Source >>
┄┄┄┄┄┄┄┄┄┄┄┄┄┄┄┄┄┄┄┄
Happy Monday, everyone. Last week’s SEC meetings were consumed by the massive changes the sport has experienced over the past couple of years, and more specifically what needs to be done to adjust.

Someone asked Kiffin this week if the NCAA could reinstate the sit-out rule for transfers; make them sit one year before playing at their new school. He shook his head.

“I don’t think we can,” Kiffin said.

Because it will be challenged in court?

Kiffin nodded.

So it’s still about adjusting to the situation, studying possible tweaks that are under the conference’s control. In the SEC’s case, this week it meant a proposal by Alabama to push back the league’s deadline to transfer within the conference and be eligible that year, from Feb. 1 to May 1. There was little support for doing so, one coach cracking during a meeting that he would keep his spring game off TV, or else it would serve as a showcase for players other programs could raid.

Though some knuckleheads would have you believe that Saban’s comments about NIL which set off the public spat with Jimbo Fisher were made out of fear, it certainly seems as though it’s other coaches around the conference who are fearful of the NIL/transfer portal combo. Mizzou coach Eli Drinkwitz and Florida AD Scott Stricklin were even speaking about players becoming salaried employees.

It’s a brave new world indeed.
┄┄┄┄┄┄┄┄┄┄┄┄┄┄┄┄┄┄┄┄
The exercise >> Reproduce the portion of the SEC meetings column between "Someone asked Kiffin" and "shook his head.", inclusive, with the wording unchanged.

Information shown >>
┄┄┄┄┄┄┄┄┄┄┄┄┄┄┄┄┄┄┄┄
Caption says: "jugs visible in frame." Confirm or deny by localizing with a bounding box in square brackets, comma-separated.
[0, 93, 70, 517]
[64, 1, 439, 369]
┄┄┄┄┄┄┄┄┄┄┄┄┄┄┄┄┄┄┄┄
Result for this exercise >>
Someone asked Kiffin this week if the NCAA could reinstate the sit-out rule for transfers; make them sit one year before playing at their new school. He shook his head.